We will all miss him at the barn he was a good lesson horse, he Taught so many people how to jump,basic dressage, and how to sit the canter. He had such an impact on everyone’s life,everyone at the barn will miss him. We had so many good times with him.

It was hard to say goodbye to him, he had so much life left in him.
I’ve lost horses before but this one leaves a hole in my heart 😢
I love you Midnight!!💕


----------



## JCnGrace (Apr 28, 2013)

I'm sorry for your loss of a good horse. He'll be one that will be special to you forever.


----------



## 3Horses2DogsandaCat (Apr 19, 2016)

How traumatic! I'm so sorry for your loss.


----------



## horselovinguy (Oct 1, 2013)

_Midnight is in a better place...carefree and running with countless others who went to soon._

My hugs for your hurting heart and missing such a sweet animal...
Your memories in days to come will keep Midnight with you.
Godspeed Midnight, run free.... 
🐴...


----------



## knightrider (Jun 27, 2014)

So sorry that you lost him.


----------



## Part-Boarder (Aug 17, 2019)

So sorry to hear. Rest in Peace Dear Midnight! He sounds like a dream horse (Morgan/Friesian mix … sigh!). 

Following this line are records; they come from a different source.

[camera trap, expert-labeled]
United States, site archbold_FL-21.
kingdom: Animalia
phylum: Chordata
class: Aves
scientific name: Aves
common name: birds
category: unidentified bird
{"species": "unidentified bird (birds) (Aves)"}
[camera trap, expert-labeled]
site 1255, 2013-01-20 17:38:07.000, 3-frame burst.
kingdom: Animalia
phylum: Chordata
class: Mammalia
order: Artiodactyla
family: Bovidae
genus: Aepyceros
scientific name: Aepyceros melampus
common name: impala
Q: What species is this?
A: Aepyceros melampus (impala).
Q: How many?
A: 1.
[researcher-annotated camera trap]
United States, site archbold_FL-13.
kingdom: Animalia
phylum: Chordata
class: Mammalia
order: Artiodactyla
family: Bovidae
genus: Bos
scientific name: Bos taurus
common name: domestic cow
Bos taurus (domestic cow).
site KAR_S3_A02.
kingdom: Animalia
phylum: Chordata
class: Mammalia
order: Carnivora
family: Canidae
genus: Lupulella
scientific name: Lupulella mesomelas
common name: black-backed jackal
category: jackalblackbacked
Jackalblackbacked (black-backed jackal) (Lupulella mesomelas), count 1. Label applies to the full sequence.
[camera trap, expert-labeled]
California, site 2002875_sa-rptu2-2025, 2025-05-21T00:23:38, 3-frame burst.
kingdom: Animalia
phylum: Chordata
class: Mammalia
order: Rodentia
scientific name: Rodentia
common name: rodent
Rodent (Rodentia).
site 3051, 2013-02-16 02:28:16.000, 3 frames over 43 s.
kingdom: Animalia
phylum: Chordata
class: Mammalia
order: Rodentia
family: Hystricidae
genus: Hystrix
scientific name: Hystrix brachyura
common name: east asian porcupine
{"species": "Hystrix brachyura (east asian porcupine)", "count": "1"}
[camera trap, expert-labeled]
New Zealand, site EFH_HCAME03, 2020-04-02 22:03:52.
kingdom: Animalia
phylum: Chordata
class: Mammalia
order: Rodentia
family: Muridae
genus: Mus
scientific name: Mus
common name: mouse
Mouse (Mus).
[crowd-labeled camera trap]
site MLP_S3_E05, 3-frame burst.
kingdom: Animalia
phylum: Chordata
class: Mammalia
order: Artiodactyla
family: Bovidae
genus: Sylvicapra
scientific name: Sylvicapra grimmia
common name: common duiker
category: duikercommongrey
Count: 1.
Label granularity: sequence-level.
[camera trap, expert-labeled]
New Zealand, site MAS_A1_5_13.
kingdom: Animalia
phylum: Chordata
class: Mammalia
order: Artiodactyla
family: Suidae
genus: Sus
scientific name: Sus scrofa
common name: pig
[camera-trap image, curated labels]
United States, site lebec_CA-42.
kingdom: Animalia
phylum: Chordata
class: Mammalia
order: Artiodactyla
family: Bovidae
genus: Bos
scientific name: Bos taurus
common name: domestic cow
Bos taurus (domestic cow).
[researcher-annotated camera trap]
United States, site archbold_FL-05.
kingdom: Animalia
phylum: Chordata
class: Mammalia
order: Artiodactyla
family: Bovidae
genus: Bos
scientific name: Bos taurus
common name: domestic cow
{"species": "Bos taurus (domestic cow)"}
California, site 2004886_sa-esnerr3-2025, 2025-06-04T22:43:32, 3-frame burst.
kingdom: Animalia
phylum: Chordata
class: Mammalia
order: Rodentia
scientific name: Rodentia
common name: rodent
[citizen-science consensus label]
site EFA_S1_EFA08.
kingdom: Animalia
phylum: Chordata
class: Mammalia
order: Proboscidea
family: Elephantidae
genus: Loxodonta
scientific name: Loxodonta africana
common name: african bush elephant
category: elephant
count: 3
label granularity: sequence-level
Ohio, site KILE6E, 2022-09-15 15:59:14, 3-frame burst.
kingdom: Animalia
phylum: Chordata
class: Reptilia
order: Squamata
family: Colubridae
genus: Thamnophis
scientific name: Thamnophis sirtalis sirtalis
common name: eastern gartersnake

Must have been very traumatic for whoever fed the grain or saw this happening - hope they/you have some support. 

Also it sounds like the grain was new and spoiled - if so, definitely someone should follow up with the place that sold it. Would hate for this to happen to another horse.


----------



## QtrBel (May 31, 2012)

Sorry your barn lost a favorite. It's hard to lose a horse. Can be even harder when unexpected.


----------



## LoriF (Apr 3, 2015)

I'm really sorry to hear about this tragedy. It gets really hard when it's sudden along with "if only's". 
I agree that the place where the grain came from needs to be notified. I'm sure that was done though.

So many are losing their beloved horses recently and it makes sad. It just sucks to lose an animal that you have loved so much.


----------